Der Virus verursacht bei Vögeln und bei Säugetieren eine Infektion, die bei den Tieren in der Regel zum Tode führt, er kann aber auch auf den Menschen übertragen werden: „Wenn eine Stechmücke an einer bereits infizierten Amsel Blut saugt, trägt sie das Virus in ihrem Körper und kann auch Menschen infizieren“, sagt Florian Scheiba. Bisher bestehen aber nach Angaben des Nabu keine gesundheitlichen Gefahren durch die übertragenen Usutu-Viren, allerdings sind Menschen mit Immunschwächen eventuell gefährdet.
Die befallenen Vögel entwickeln ein struppiges Gefieder im Hals-Kopf-Bereich, das sich hell verfärbt, oder die Federn fallen an dieser Stelle aus. Es folgen Apathie und Störungen des Nervensystems, die sich in Taumeln oder Kopfverdrehen äußern können. „Auch junge Amseln sind bei mir gestorben, als sie ihr Gefieder bekamen“, berichtet Heike Hartmann, „sie zeigten eine Erkrankung am Auge und waren schon am nächsten Tag tot.“
Schnellere Ausbreitung durch den heißen Sommer
Die Virusinfektion hat nicht nur großstädtische Vogelpopulationen in Bremen, sondern auch in Hamburg erreicht. Über ähnliche Fälle zahlreicher verendeter Vögel berichtet das Hamburger Abendblatt vom 27. August. Experten vermuten, dass sich das Virus durch den heißen Sommer schneller ausbreiten konnte.
„Der warme Sommer hat einerseits die Ausbreitung des Virus begünstigt, andererseits sind durch die Trockenheit auch weniger Wasserstellen da, in denen die Larven der Stechmücken leben“, sagt Florian Scheiba vom Nabu Bremen. Den Umweltverband erreichen inzwischen zahlreiche Mails, Telefonanrufe und Facebook-Posts, in denen Leute kranke oder tote Amseln melden. „Wir haben inzwischen mehr als 1500 Meldungen von Verdachtsfällen erhalten, darunter 200 von toten Amseln aus Bremen“, sagt Florian Scheiba, „aber darüber hinaus auch von vielen anderen Vogelarten.“
Florian Scheiba zufolge handelt es sich in Bremen um einen Erstausbruch der Infektionskrankheit, der immer besonders dramatisch verlaufe. In den folgenden Jahren würde sich die Erkrankung jedoch auf einem niedrigeren Niveau einpendeln, ist er überzeugt. Die Gesamtpopulation der Amseln ist nach Ansicht des Naturschützers von der Krankheit nicht bedroht.

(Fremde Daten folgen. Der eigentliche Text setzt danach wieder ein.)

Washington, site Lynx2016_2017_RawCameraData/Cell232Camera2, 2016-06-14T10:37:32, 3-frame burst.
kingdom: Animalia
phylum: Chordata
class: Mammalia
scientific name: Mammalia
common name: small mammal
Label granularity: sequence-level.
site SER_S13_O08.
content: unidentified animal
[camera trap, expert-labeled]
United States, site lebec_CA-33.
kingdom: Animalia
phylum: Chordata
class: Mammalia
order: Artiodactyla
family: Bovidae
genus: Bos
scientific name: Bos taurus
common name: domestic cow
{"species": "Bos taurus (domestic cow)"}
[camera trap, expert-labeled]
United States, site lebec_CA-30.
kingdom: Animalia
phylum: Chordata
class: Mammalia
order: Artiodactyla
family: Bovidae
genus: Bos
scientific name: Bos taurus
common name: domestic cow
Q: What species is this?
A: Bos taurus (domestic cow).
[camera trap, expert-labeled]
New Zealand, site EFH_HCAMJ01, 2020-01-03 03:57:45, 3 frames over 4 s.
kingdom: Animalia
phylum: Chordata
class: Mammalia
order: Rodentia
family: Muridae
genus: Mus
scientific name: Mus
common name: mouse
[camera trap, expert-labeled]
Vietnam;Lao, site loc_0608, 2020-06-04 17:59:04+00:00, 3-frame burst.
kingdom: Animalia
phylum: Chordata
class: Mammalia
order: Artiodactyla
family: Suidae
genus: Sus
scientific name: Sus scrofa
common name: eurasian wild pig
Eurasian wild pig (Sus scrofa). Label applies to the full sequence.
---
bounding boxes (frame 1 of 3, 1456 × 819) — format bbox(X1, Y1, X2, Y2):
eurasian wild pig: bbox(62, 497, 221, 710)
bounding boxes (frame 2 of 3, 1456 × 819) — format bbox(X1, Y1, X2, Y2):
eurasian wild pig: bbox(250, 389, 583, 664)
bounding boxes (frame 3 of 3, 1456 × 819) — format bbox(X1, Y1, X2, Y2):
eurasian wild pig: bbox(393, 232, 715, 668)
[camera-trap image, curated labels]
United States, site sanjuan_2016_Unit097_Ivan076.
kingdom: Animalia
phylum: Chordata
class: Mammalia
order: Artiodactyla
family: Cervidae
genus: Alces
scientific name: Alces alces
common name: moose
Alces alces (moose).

Dennoch könne jeder etwas tun, um die Seuche zumindest einzudämmen: „Wer tote Vögel findet, sollte auch Futter- und Wasserstellen bis zum Winter wegräumen, da sich sonst an diesen Sammelstellen das Virus gut verbreiten kann“, sagt Florian Scheiba. Um die tatsächliche Ausbreitung des Virus dokumentieren zu können, sollten möglichst viele Verdachtsfälle im Labor bestätigt werden.
Die Untersuchungen nehmen das Bernhard-Nocht-Institut für Tropenmedizin in Hamburg sowie manche veterinärmedizinische Untersuchungsämter vor. „Wir rufen die Bevölkerung daher auf, kranke oder verendete Tiere zu melden und möglichst zur Untersuchung einzusenden“, sagt Florian Scheiba vom Nabu.
Wer tote Vögel im Garten oder an anderen Orten findet, sollte sie keinesfalls mit bloßen Händen anfassen, sondern nur mit Handschuhen oder einer umgedrehten Plastiktüte, um eine Infektion zu vermeiden. Wer kranke oder verendete Vögel findet, kann seine Daten an den Nabu unter www.nabu.de/usutu-melden weiterleiten.